There on the path near the restrooms, a young male grizzly came casually strolling towards us. Almost instantly, people emerged from their tents and trailers to see the lumbering bear. Park rules say to stay at least 100 feet away in the wild, but “rules” and “common sense” seem go out the window when a bear happens into camp.
Shortly after the fan club had formed to take photos, park rangers in a pickup came speeding by. Blaring through their megaphone, they raised the alarm:
“EVERYBODY STAY CLEAR OF THE BEAR. BACK UP! STAY CLEAR OF THE BEAR!”
This of course caused everyone else within earshot to emerge like prairie dogs from their camp holes. The commotion combined with the whooping of the megaphone sent the bear into a confused sprint.
“Did you see where the bear went?” the rangers eagerly asked us.
We pointed ahead and told them that he had been scared off.
“Ok thanks, keep your distance. EVERYONE KEEP YOUR DISTANCE! KEEP YOUR DISTANCE!” the megaphone faded as they continued off in pursuit of the grizzly.

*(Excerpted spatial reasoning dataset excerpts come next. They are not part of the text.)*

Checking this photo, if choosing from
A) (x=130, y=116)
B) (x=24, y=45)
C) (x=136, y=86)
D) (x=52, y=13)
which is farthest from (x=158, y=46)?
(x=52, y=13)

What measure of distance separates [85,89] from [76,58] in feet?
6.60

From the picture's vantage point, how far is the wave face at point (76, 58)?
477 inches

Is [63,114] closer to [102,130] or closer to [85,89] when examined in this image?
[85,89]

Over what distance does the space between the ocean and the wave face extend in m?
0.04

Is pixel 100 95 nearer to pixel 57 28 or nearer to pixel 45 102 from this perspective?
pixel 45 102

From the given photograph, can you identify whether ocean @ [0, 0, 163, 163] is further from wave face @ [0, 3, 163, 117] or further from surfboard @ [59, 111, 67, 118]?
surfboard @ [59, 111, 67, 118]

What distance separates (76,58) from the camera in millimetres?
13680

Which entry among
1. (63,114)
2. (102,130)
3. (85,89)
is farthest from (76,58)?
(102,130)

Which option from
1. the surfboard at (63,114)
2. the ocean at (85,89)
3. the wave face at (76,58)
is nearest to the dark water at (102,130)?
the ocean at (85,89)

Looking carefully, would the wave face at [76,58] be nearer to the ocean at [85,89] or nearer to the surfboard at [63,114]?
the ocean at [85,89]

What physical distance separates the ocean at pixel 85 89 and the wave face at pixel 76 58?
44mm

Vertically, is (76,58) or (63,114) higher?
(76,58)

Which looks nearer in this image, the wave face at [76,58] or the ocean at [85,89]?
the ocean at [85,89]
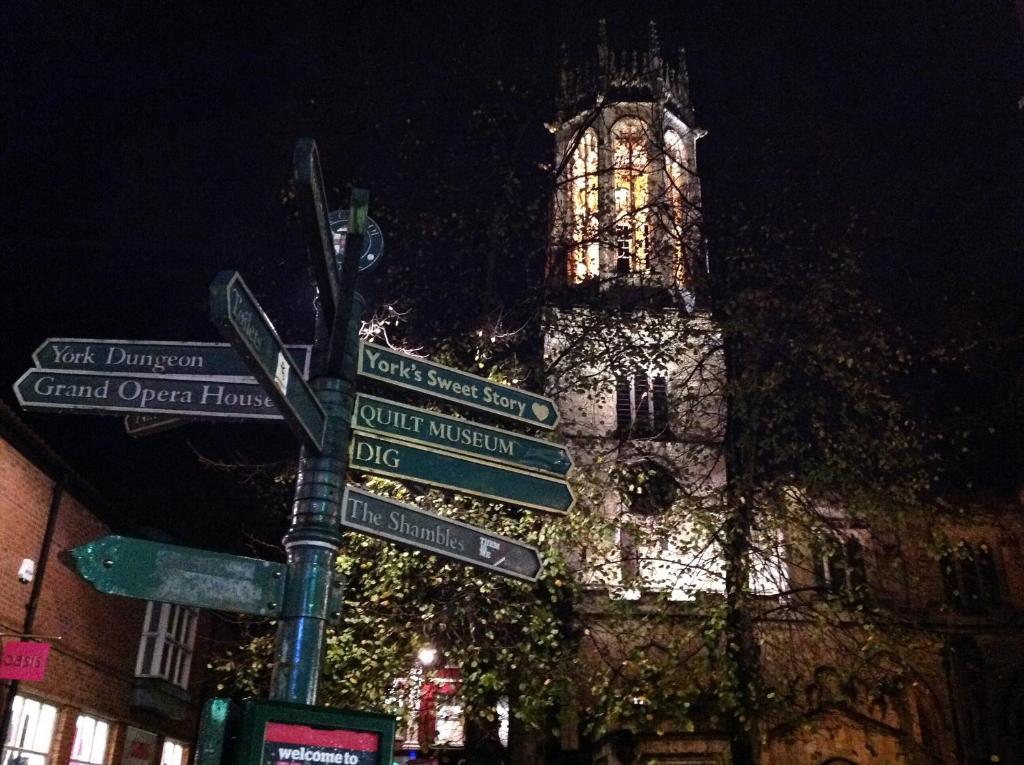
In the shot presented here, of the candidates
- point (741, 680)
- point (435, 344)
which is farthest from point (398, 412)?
point (741, 680)

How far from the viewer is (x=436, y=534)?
A: 4.91 meters

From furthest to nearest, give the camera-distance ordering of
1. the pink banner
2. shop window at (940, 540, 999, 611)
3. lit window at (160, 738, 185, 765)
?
shop window at (940, 540, 999, 611) < lit window at (160, 738, 185, 765) < the pink banner

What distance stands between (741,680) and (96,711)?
11348mm

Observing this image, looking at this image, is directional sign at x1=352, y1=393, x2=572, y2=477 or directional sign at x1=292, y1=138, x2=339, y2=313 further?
directional sign at x1=352, y1=393, x2=572, y2=477

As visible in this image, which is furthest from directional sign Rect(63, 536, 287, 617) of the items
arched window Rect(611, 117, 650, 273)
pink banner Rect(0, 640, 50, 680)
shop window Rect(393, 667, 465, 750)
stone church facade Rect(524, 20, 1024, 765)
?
arched window Rect(611, 117, 650, 273)

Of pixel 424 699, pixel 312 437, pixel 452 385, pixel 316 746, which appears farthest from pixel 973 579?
pixel 316 746

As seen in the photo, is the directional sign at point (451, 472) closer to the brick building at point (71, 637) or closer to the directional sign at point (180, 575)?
the directional sign at point (180, 575)

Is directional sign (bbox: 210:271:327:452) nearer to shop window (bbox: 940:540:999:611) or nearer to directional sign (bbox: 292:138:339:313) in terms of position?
directional sign (bbox: 292:138:339:313)

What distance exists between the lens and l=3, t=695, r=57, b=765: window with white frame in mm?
12922

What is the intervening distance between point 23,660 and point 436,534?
32.8 feet

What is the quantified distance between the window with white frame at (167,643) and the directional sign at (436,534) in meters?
13.4

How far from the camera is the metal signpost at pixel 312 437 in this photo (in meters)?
4.01

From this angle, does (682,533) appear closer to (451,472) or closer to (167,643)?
(167,643)

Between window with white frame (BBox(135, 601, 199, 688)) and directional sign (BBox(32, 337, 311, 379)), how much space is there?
13157mm
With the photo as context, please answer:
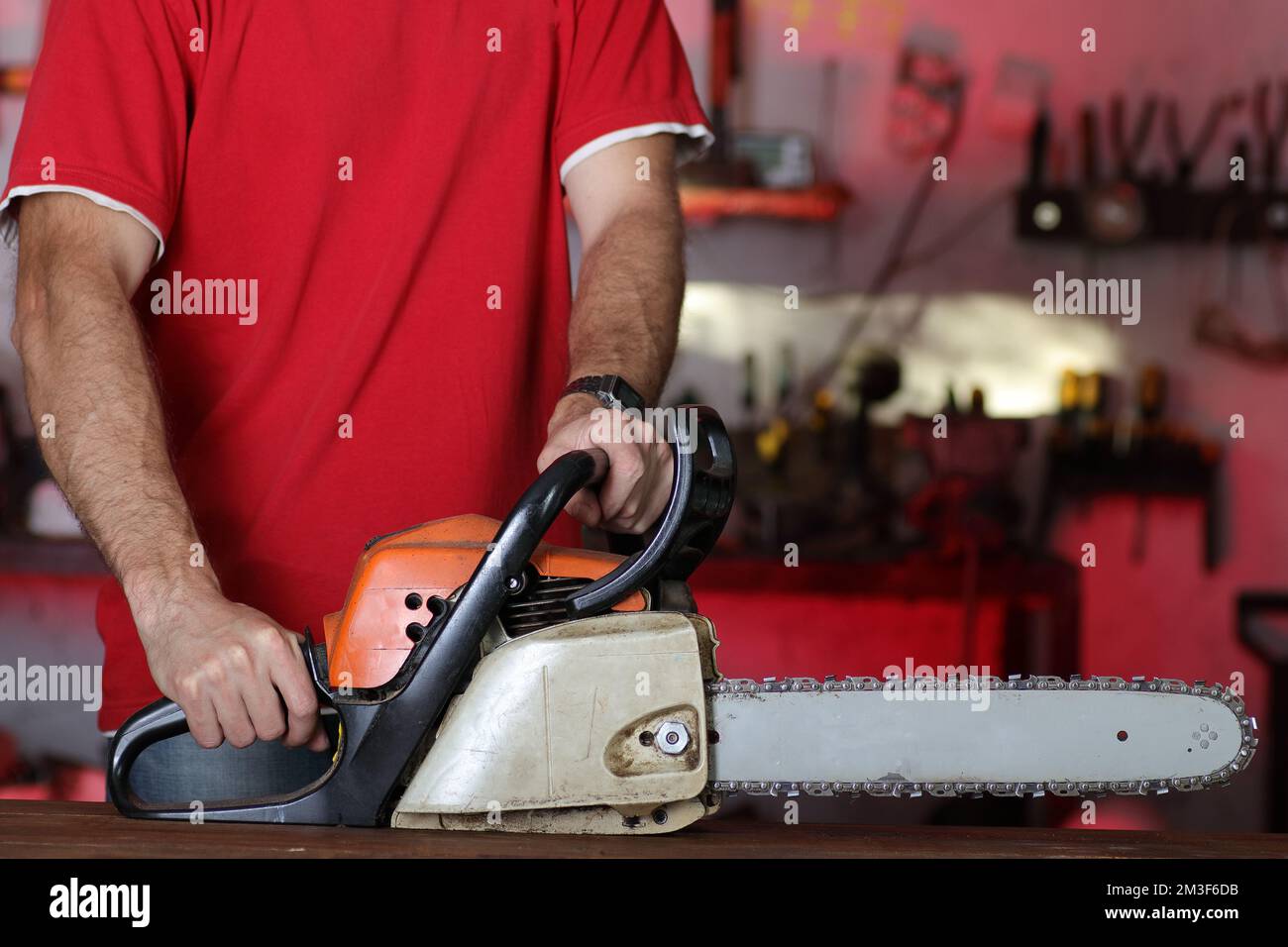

Nothing wakes a hiker up more than a shot of adrenaline in the morning. After the commotion died down, we began the Swift Current Trail with newfound energy and bear-awareness.
The first part of the trail was easy enough. We waded through lush greenery, passing along several crystal-clear lakes. Fluffy phallic flowers, known as Bear Grass, rose out of the blossoms and wildflowers along the path. With barely any elevation change, this portion of the hike was a breeze—until we hit an impasse at the mountain basin.
All around, melting snow formed small waterfalls trickling down the mountain slopes. These converged forming a shallow ice-cold river—which we now had to pass. After a lame attempt to bridge the river with a plank of timber, we removed our shoes in preparation to walk across.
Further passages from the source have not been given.